As a container environment variable.
kubelet uses secrets by pulling images for the Pod.

Built-in Secrets

Built-in Secrets is where Service accounts automatically create and Attach Secrets with API credentials. K8s automatically creates secrets that include credentials for reaching the API and automatically alters your pods to use this type of secret. The automatic and also the use of API credentials can be overridden or disabled if wanted.

Creating a Secret

There are several options to create a Secret:

Create Secret using kubectl command
We can create a Secret from the config file
Create Secret using customise

Editing a Secret

Run the following command to edit a Secret:

 kubectl edit secrets mysecret

Using Secrets

Secrets can be attached as data volumes or exhibited as environment variables used by a container in a Pod. Other parts of the system can also use secrets without being directly exposed to the Pod.
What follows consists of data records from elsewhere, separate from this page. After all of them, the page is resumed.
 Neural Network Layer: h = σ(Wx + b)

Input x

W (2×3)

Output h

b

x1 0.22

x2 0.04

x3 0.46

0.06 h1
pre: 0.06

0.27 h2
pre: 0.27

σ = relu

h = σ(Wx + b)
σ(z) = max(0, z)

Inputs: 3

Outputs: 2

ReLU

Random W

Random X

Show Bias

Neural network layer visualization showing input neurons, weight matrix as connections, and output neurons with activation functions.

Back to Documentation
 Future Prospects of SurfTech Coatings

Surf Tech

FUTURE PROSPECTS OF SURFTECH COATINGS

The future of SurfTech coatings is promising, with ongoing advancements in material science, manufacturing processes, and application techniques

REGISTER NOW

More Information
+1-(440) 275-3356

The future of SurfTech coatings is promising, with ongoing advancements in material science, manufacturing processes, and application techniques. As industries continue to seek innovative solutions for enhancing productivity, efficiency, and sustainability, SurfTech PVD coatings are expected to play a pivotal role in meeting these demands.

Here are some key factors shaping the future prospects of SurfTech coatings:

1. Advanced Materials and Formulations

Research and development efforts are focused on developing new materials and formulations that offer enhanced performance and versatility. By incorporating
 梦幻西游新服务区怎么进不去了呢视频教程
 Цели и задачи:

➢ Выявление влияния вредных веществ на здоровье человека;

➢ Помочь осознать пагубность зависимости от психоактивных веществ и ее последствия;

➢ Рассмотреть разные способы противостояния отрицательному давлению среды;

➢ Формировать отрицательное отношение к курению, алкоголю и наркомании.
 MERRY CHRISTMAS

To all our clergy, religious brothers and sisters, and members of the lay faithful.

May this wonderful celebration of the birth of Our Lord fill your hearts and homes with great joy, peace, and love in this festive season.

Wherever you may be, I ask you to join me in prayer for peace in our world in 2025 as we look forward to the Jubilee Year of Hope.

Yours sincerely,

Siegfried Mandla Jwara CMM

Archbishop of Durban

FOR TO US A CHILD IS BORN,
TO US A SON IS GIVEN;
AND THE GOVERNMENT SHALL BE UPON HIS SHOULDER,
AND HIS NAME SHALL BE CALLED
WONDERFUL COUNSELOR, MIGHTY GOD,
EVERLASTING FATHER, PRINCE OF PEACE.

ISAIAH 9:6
Updating Secrets and ConfigMaps

Kubernetes manages our environment variables, which means we don’t have to change code or rebuild containers when changing the variable’s value. The updation is a two-step process because pods cache the value of environment variables during startup.

First, update the values:

kubectl create configmap language --from-literal=LANGUAGE=Spanish \
        -o yaml --dry-run | kubectl replace -f -
kubectl create secret generic apikey --from-literal=API_KEY=098765 \
        -o yaml --dry-run | kubectl replace -f -

Then, restart the pods. This can be done in various ways, such as forcing a new deployment. The quick and easy way is to delete the pods manually and have the deployment automatically spin up new ones.

kubectl delete pod -l name=envtest

It is most suitable to create your Secrets and ConfigMaps using the above method so kubectl can record its annotation for tracking changes to the resource in the spec. Another way of doing this is using the –save-config command-line option when running kubectl create secret|configmap.